Records from a collection
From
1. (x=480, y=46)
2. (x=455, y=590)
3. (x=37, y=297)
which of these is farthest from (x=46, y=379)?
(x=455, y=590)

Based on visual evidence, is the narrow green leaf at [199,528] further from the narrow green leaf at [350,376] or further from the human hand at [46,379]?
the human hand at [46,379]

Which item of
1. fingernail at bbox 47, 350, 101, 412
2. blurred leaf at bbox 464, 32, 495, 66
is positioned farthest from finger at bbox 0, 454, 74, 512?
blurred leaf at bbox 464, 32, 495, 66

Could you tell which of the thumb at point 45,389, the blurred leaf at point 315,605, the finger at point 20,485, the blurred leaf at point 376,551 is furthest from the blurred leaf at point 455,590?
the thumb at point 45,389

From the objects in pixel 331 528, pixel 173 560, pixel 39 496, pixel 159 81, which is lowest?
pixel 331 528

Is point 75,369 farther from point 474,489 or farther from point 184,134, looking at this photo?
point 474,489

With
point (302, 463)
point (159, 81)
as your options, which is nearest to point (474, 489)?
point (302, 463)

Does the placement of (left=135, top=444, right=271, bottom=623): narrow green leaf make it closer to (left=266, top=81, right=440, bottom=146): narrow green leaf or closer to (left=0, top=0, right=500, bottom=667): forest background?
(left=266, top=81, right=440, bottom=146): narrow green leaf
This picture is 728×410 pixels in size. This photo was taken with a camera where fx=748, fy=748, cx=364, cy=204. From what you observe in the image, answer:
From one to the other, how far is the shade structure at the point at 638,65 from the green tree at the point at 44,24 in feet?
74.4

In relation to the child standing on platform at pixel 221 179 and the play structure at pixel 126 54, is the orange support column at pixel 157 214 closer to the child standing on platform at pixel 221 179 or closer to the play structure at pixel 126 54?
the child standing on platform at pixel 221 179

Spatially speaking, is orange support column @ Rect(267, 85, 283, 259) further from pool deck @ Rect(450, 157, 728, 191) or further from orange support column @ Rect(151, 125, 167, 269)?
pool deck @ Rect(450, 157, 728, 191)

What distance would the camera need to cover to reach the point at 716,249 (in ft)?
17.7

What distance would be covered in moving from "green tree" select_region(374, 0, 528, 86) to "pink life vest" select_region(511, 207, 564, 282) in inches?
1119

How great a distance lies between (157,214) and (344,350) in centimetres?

### What you should do
Copy all of the records above line for line, without changing a single character.

### The solution
From
1. (x=480, y=46)
2. (x=455, y=590)
3. (x=37, y=297)
which of these is farthest from (x=46, y=379)?
(x=455, y=590)

Based on visual evidence, is the narrow green leaf at [199,528] further from the narrow green leaf at [350,376] or further from the human hand at [46,379]?
the human hand at [46,379]

Which item of
1. fingernail at bbox 47, 350, 101, 412
2. blurred leaf at bbox 464, 32, 495, 66
is positioned farthest from finger at bbox 0, 454, 74, 512?
blurred leaf at bbox 464, 32, 495, 66

Could you tell which of the thumb at point 45,389, the blurred leaf at point 315,605, the finger at point 20,485, the blurred leaf at point 376,551 is furthest from the blurred leaf at point 455,590?
the thumb at point 45,389

From the objects in pixel 331 528, pixel 173 560, pixel 39 496, pixel 159 81, which is lowest?
pixel 331 528

Is point 75,369 farther from point 474,489 or farther from point 184,134, looking at this photo?
point 474,489

With
point (302, 463)
point (159, 81)
as your options, which is nearest to point (474, 489)?
point (302, 463)

Does the placement of (left=135, top=444, right=271, bottom=623): narrow green leaf make it closer to (left=266, top=81, right=440, bottom=146): narrow green leaf or closer to (left=0, top=0, right=500, bottom=667): forest background?
(left=266, top=81, right=440, bottom=146): narrow green leaf
This picture is 728×410 pixels in size. This photo was taken with a camera where fx=748, fy=748, cx=364, cy=204. From what you observe in the image, answer:
From one to the other, how far is the shade structure at the point at 638,65 from the green tree at the point at 44,24 in feet?
74.4

In relation to the child standing on platform at pixel 221 179 and the play structure at pixel 126 54, is the orange support column at pixel 157 214 closer to the child standing on platform at pixel 221 179 or closer to the play structure at pixel 126 54?
the child standing on platform at pixel 221 179

Spatially speaking, is orange support column @ Rect(267, 85, 283, 259) further from pool deck @ Rect(450, 157, 728, 191) or further from orange support column @ Rect(151, 125, 167, 269)?
pool deck @ Rect(450, 157, 728, 191)

What distance would the camera need to cover to reach the point at 716,249 (in ft)?
17.7

What distance would be covered in moving from "green tree" select_region(374, 0, 528, 86) to "pink life vest" select_region(511, 207, 564, 282) in inches?
1119

How great a distance lies between (157,214) and (344,350) in centimetres?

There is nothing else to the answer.